— Moi, Arnaud de Montsalvy, seigneur de la Châtaigneraie et capitaine du roi Charles, septième du nom, que Dieu veuille garder, je suis venu vers toi, Duc de Bourgogne, pour te porter mon gage de bataille. Comme traître et félon je te défie en champ clos, au jour et à l'heure qui te plairont et avec les armes de ton choix. Je réclame le combat à outrance...

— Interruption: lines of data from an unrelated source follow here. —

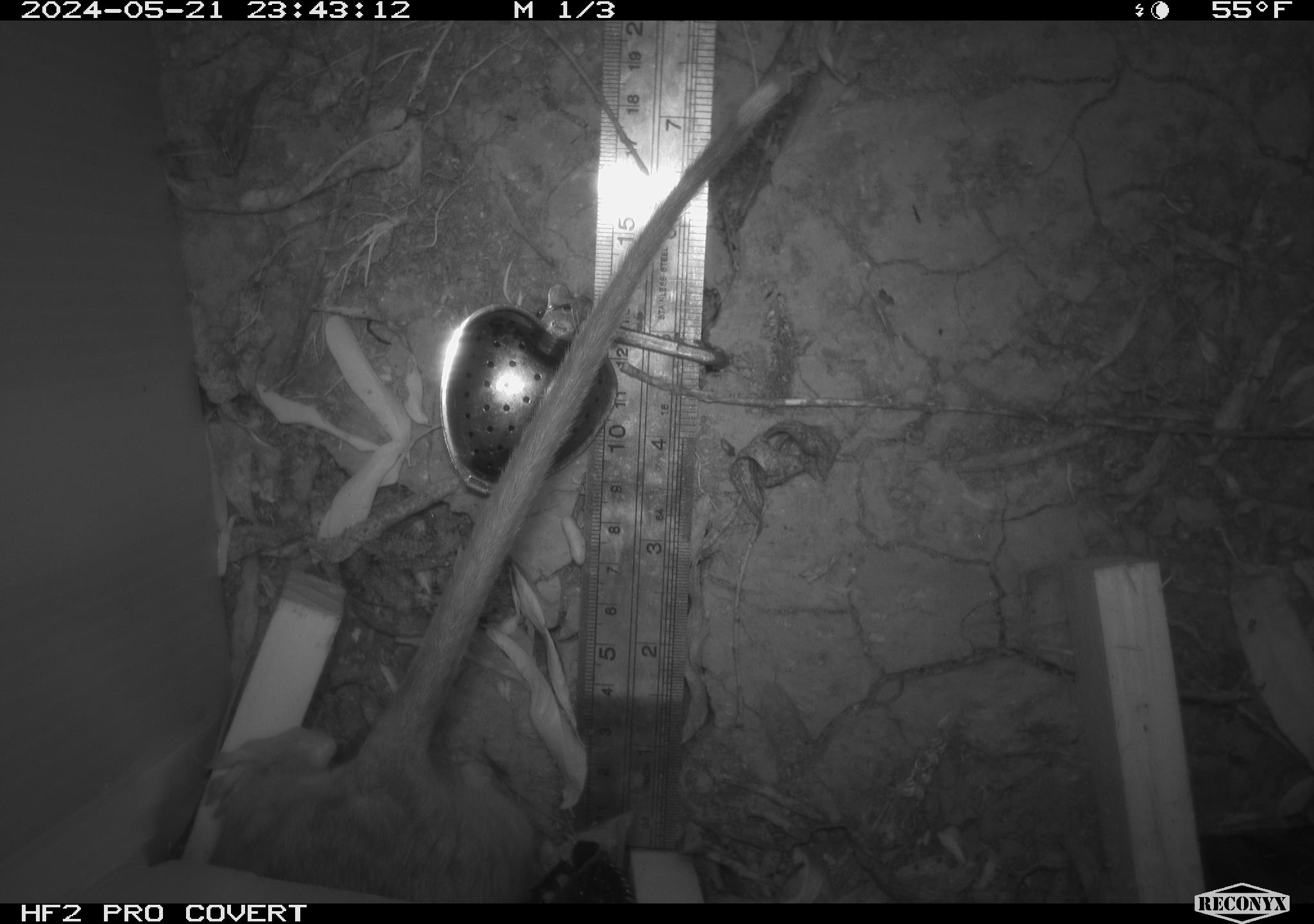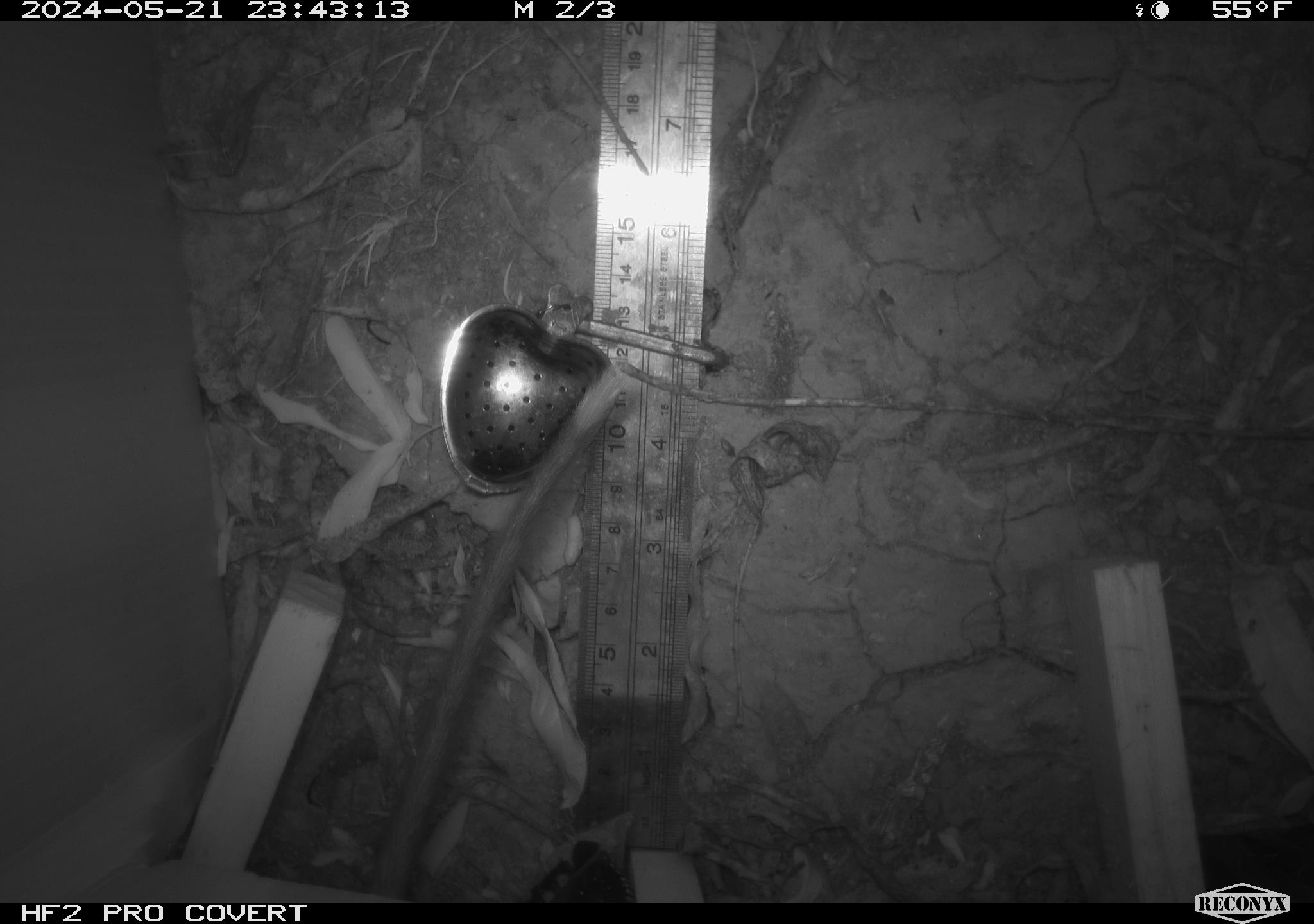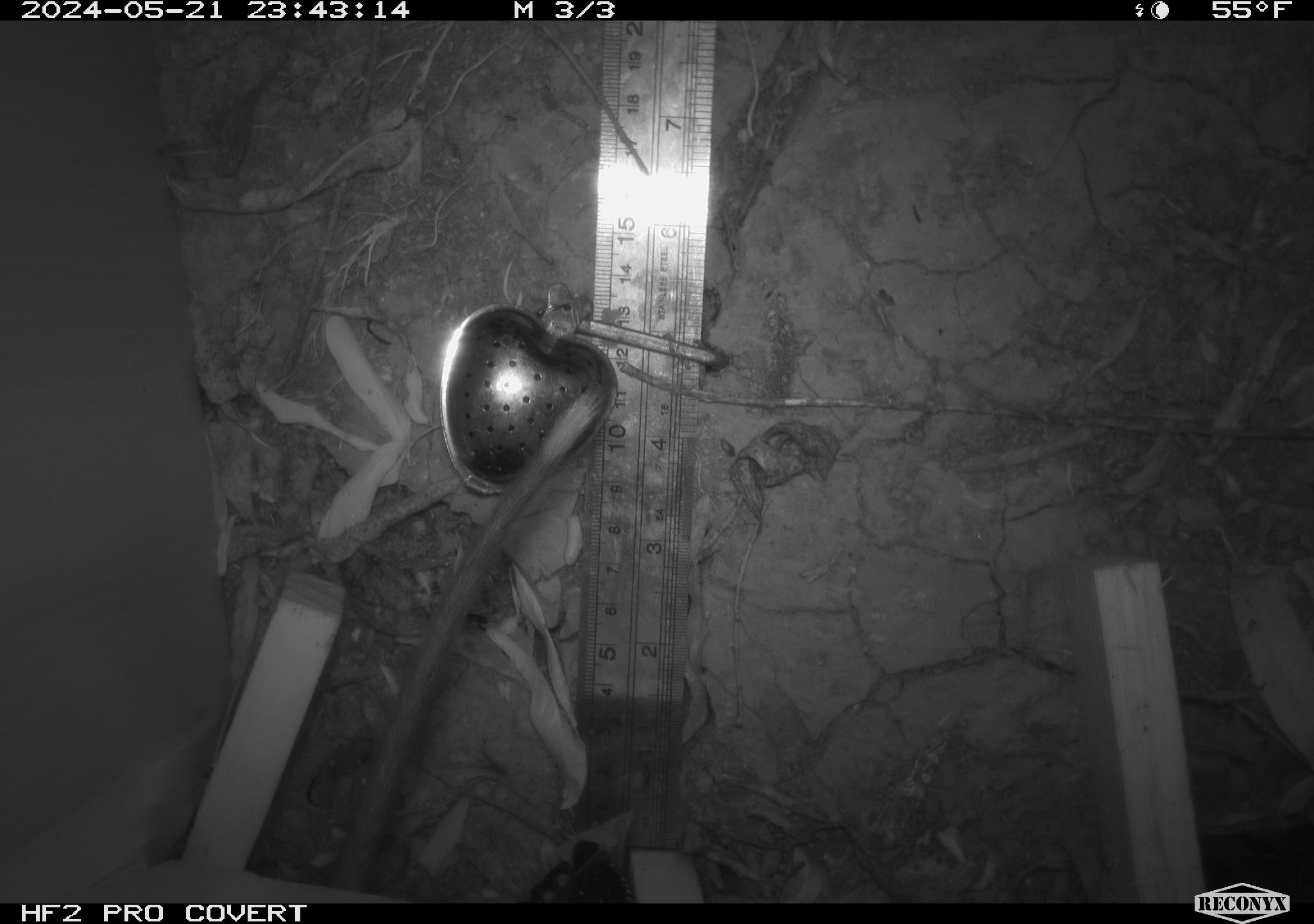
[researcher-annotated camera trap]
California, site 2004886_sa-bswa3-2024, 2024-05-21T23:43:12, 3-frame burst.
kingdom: Animalia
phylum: Chordata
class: Mammalia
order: Rodentia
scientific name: Rodentia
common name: woodrat or rat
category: woodrat or rat species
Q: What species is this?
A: Woodrat or rat species (woodrat or rat) (Rodentia).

Un véritable rugissement accueillit ce discours que la voix sonore d'Arnaud avait envoyé aux quatre coins de la salle. Un cercle menaçant se formait déjà derrière le jeune homme. Des seigneurs tiraient de leurs fourreaux les dagues légères qu'ils portaient et qui eussent été bien inefficaces contre une armure de bataille. Mais le cœur de Catherine défaillit de peur. Pourtant, d'un geste de sa main levée, Philippe de Bourgogne avait fait taire ses courtisans. La colère, peu à peu, s'effaçait de son visage, laissant place à la curiosité. Il se rassit, se pencha en avant.
— Tu ne manques pas d'audace, seigneur de Montsalvy. Pourquoi dis-tu que je suis traître et félon ? Pourquoi ce défi ?

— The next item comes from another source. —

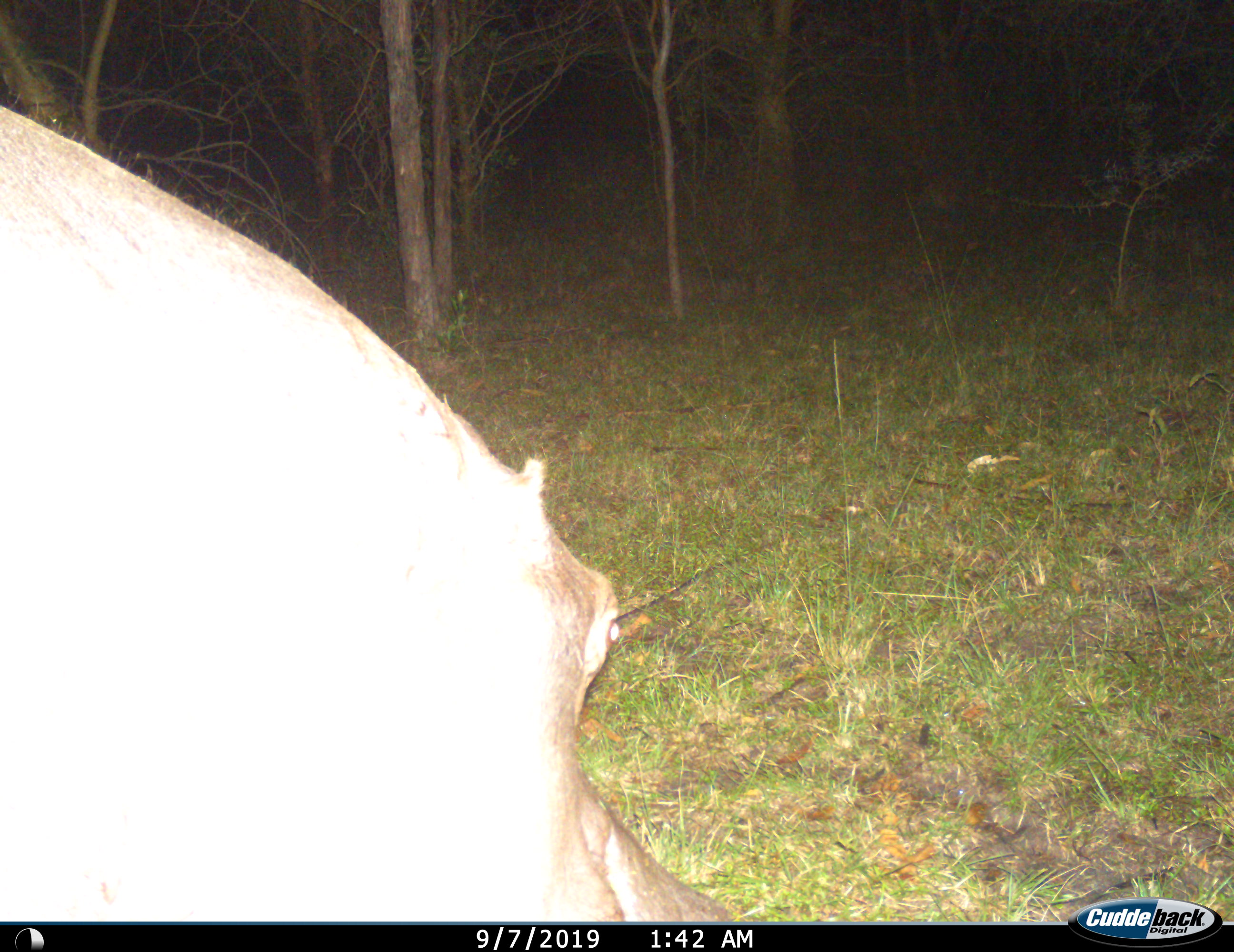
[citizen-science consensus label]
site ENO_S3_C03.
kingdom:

Arrogant comme un coq de combat, Arnaud haussa les épaules.
— La réponse à ces questions est inscrite sur les armes de ton principal invité, seigneur Philippe de Valois. C'est la rose rouge des Lancastre que je vois ici, c'est l'Anglais que tu traites en frère, à qui tu donnes ta sœur. Et tu me demandes en quoi tu trahis ton pays, prince français qui reçoit l'ennemi sous son toit ?...

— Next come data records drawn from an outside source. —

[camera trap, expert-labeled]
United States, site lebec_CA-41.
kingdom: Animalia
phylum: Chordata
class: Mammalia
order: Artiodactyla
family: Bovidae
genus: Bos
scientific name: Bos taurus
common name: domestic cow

— Je n'ai pas à discuter ma politique avec le premier venu.
— Il ne s'agit pas de politique, mais d'honneur. Tu es vassal du roi de France et tu le sais bien ! Je t'ai lancé un défi, le relèves-tu ou bien dois-je de surcroît te traiter de lâche ?
Le jeune homme se baissait déjà pour reprendre son gantelet. Un geste du Duc l'arrêta.
— Laisse !... le gant est jeté, tu n'as plus loisir de le reprendre.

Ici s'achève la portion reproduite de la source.